Somatic experiencing is a method for the treatment of trauma described by Dr. Peter Levine.5 He focused his therapeutic efforts on the moments when a traumatizing event is encoded and uses an escape metaphor to describe his theory. It is of interest here because he recognizes that finding an escape is critical for the resolution of a traumatized event. According to Levine,6 "Traumatic symptoms are not caused by the triggering event itself. They stem from the frozen residue of energy that has not been resolved and discharged; this residue remains trapped in the nervous system where it can wreck havoc on our bodies and spirit. It occurs because we cannot complete the process of moving in, through and out of the 'immobility' or freezing state." (Dr. Levine and Dr. Scaer (see below) use the term freeze state to denote flaccidity.) He uses the animal model of "freeze discharge" to free the individual from the traumatic event. After attempting escape and being caught, an animal becomes flaccid. If somehow the animal survives, it begins to move its legs as if it were running. This is the freeze discharge. After a few moments, the animal is then able to get up and walk away.

Traumatization occurred when the animal could not experience a freeze discharge. For Levine, the animal is psychologically and physically frozen in time. How does one escape from this state? Levine says this is possible by accessing the "felt sense," that which is stored in the procedural memory system. This can be done by a variety of ways, not always requiring the recall of the event. Just sensing the inescapability may be sufficient. Levine7 uses Eugene Gendlin's term felt sense, which "is not a mental experience but a physical one. Physical. A bodily awareness of a situation or person or event.

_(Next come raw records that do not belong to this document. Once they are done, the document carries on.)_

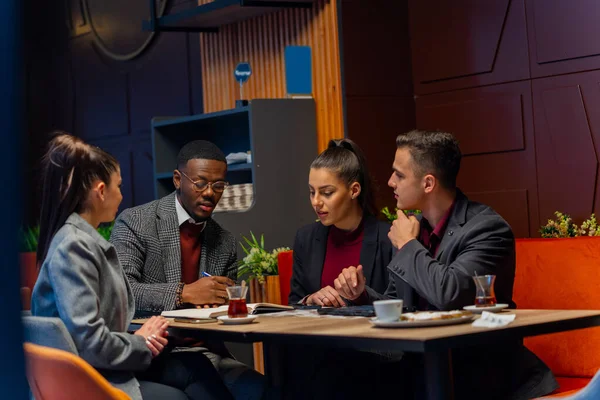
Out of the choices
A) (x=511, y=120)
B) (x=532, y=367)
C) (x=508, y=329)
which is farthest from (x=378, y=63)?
(x=508, y=329)

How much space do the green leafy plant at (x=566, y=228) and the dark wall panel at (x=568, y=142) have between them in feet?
0.38

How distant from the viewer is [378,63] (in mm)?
5426

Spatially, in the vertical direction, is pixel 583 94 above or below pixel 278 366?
above

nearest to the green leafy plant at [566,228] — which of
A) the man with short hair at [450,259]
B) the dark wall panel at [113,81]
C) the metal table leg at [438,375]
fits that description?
the man with short hair at [450,259]

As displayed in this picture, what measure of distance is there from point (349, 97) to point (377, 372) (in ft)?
8.33

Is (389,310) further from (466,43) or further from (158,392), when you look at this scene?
(466,43)

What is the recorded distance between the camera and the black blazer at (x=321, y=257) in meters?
3.42

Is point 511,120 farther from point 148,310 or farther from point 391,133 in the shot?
point 148,310

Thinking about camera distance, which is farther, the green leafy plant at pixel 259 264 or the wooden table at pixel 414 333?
the green leafy plant at pixel 259 264

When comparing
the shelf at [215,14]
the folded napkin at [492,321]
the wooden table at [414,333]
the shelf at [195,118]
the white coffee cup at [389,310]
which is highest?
the shelf at [215,14]

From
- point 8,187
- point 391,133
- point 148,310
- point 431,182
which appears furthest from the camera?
point 391,133

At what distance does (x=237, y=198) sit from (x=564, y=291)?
2558 millimetres

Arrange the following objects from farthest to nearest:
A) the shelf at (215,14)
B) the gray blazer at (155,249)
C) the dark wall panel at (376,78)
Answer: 1. the shelf at (215,14)
2. the dark wall panel at (376,78)
3. the gray blazer at (155,249)

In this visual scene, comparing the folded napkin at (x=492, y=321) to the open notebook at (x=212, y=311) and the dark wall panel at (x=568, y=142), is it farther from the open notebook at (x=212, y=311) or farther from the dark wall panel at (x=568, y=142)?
the dark wall panel at (x=568, y=142)
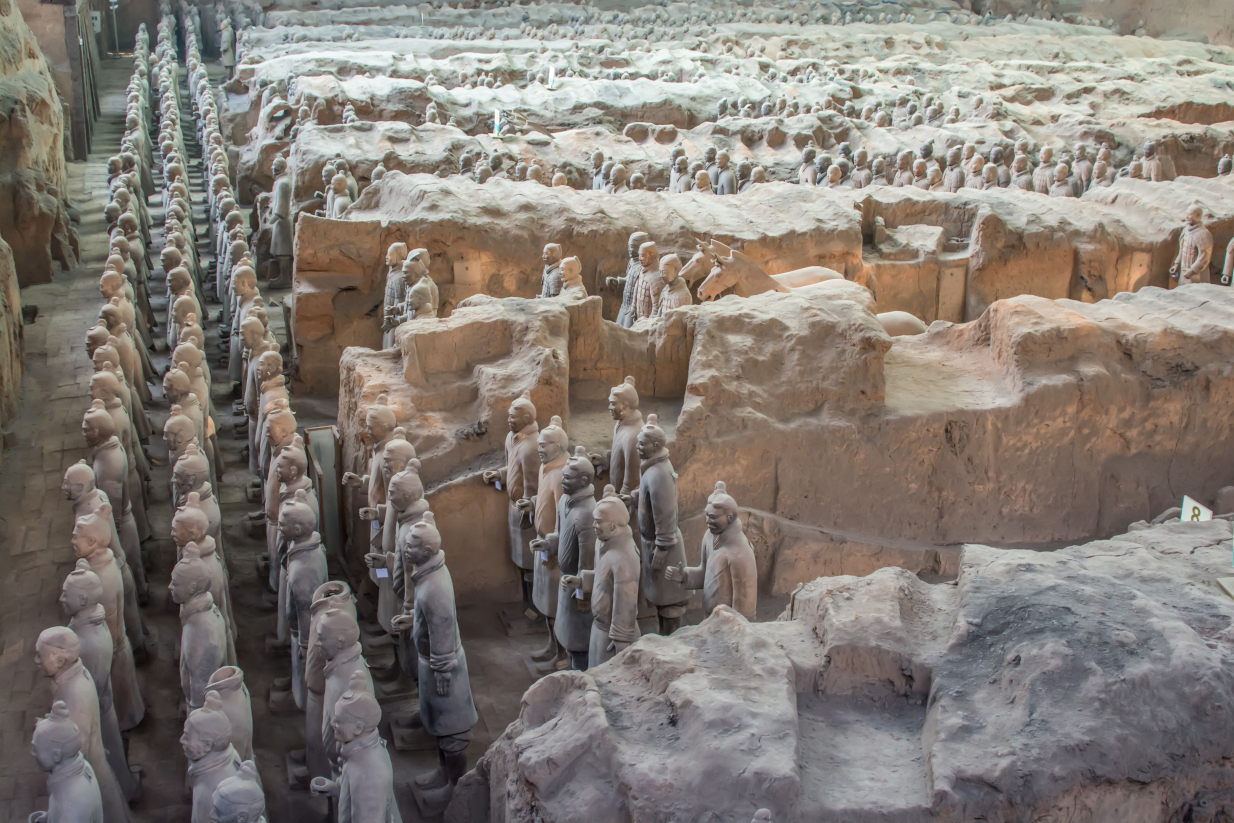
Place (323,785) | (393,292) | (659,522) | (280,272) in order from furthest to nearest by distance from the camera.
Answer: (280,272) → (393,292) → (659,522) → (323,785)

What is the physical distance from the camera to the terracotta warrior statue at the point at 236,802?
9.42ft

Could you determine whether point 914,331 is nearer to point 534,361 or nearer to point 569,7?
point 534,361

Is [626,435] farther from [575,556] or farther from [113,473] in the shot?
[113,473]

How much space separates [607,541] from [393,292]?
3.99 m

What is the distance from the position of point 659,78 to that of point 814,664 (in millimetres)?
15975

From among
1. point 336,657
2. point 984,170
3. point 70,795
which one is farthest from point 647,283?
point 984,170

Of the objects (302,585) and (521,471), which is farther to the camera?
(521,471)

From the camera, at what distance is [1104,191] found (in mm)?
10234

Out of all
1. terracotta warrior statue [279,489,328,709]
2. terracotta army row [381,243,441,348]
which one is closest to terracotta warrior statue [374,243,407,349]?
terracotta army row [381,243,441,348]

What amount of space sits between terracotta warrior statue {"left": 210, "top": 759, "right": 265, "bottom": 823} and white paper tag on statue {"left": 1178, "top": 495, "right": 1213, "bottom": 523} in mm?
3744

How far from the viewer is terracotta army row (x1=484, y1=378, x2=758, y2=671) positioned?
434cm

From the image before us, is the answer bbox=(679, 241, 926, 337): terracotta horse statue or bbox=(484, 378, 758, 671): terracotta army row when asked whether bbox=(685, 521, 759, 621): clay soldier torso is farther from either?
bbox=(679, 241, 926, 337): terracotta horse statue

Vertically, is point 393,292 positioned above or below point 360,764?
above

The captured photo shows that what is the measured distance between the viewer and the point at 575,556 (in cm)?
472
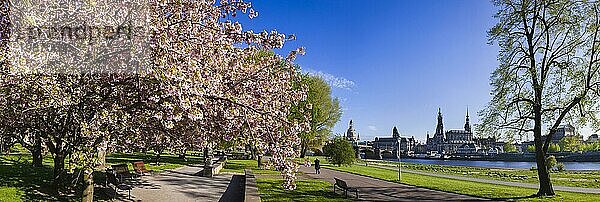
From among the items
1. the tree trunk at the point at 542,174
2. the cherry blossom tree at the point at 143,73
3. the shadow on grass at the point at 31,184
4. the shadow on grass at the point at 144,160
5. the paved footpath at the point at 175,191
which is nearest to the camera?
the cherry blossom tree at the point at 143,73

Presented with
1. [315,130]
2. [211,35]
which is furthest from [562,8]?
[315,130]

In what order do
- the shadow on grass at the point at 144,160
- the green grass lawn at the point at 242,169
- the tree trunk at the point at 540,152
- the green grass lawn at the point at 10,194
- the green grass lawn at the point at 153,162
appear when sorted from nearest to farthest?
the green grass lawn at the point at 10,194
the tree trunk at the point at 540,152
the green grass lawn at the point at 153,162
the green grass lawn at the point at 242,169
the shadow on grass at the point at 144,160

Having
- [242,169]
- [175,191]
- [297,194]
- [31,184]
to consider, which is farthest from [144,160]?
[31,184]

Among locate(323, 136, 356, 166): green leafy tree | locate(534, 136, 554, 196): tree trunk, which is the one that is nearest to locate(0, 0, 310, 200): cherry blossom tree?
locate(534, 136, 554, 196): tree trunk

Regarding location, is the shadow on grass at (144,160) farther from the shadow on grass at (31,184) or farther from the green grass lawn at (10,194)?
the green grass lawn at (10,194)

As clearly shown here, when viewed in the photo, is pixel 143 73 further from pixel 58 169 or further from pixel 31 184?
pixel 31 184

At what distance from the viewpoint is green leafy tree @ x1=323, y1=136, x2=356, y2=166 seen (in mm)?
44656

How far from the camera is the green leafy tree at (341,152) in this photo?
44656 mm

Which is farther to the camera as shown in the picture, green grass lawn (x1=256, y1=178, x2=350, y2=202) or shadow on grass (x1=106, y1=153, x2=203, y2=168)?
shadow on grass (x1=106, y1=153, x2=203, y2=168)

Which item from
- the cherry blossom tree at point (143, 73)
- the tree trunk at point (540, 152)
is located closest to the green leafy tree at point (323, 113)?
the tree trunk at point (540, 152)

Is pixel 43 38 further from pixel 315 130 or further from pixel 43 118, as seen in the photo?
pixel 315 130

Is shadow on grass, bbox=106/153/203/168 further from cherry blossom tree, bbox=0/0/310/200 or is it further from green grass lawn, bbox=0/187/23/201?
cherry blossom tree, bbox=0/0/310/200

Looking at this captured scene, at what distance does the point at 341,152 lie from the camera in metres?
44.7

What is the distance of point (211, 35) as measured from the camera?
25.8 feet
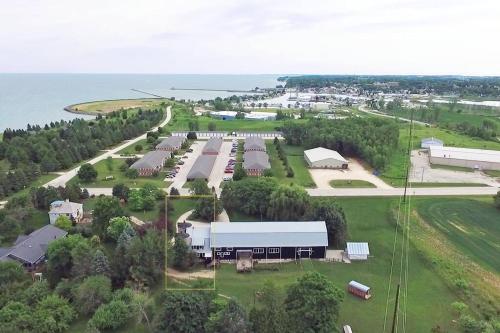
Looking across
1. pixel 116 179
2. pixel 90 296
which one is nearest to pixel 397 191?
pixel 116 179

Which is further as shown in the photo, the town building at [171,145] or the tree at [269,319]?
the town building at [171,145]

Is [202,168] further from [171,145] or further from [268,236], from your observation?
[268,236]

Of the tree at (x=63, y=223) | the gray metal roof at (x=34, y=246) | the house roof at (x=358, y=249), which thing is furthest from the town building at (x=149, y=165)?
the house roof at (x=358, y=249)

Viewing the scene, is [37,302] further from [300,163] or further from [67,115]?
[67,115]

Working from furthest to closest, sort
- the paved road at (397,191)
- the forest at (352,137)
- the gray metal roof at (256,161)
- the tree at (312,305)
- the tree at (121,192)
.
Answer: the forest at (352,137), the gray metal roof at (256,161), the paved road at (397,191), the tree at (121,192), the tree at (312,305)

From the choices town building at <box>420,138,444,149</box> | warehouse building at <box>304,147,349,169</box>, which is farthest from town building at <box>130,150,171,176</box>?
town building at <box>420,138,444,149</box>

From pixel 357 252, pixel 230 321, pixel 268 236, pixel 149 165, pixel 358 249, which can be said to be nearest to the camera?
pixel 230 321

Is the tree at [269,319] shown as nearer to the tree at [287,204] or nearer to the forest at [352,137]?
the tree at [287,204]

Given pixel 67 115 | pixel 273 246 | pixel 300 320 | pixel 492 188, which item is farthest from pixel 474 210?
pixel 67 115
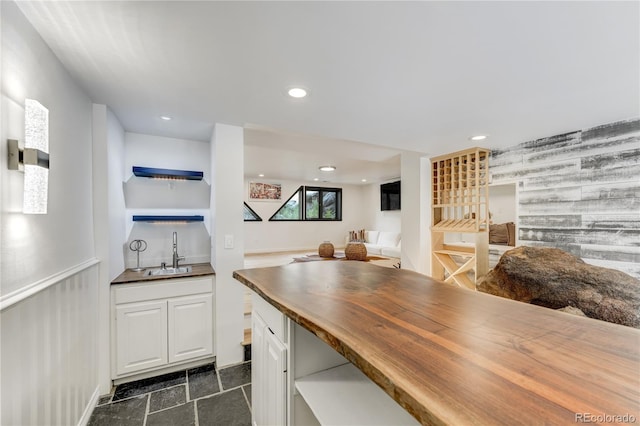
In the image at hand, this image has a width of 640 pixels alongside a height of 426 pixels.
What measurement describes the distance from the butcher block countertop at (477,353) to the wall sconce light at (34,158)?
3.73 ft

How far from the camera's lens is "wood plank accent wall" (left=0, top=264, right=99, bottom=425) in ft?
3.44

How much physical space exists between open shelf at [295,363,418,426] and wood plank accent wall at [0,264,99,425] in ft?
3.72

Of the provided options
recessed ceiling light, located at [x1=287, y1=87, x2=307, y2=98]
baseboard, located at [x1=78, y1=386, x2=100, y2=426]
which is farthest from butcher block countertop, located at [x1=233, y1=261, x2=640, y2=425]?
baseboard, located at [x1=78, y1=386, x2=100, y2=426]

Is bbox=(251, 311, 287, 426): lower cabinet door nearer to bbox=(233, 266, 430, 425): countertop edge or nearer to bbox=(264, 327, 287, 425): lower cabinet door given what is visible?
bbox=(264, 327, 287, 425): lower cabinet door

An internal aura that encompa.s.ses everything you feel and know about the given subject at a given time-encompa.s.ses it and communicates it to you all at once."

This felt sense is the gut feeling, the knowing without knowledge, the experience of correctness or incorrectness; it is somatosensory information without interpretation. It is the physical aspects of emotion without cognition. The same pathway that is activated by cognitive generation of emotions is also activated and experienced as a felt sense.

The first step in somatic experiencing is to retrieve the feeling aspect of the event. The next step is to complete an escape that liberates the undischarged energy. In his seminal story, Levine encourages the patient to run when fear arises. This completes the escape, a freeze discharge has occurred, albeit in the client's imagination, and the person is cured. His discovery story is wonderfully instructive8: As I began with this patient she began to relax. Suddenly, without warning, she panicked. Terrified, and with no notion of what to do, I had a fleeting image of a tiger jumping towards us. It appeared dreamlike, and at the time, I had no idea where it had come from.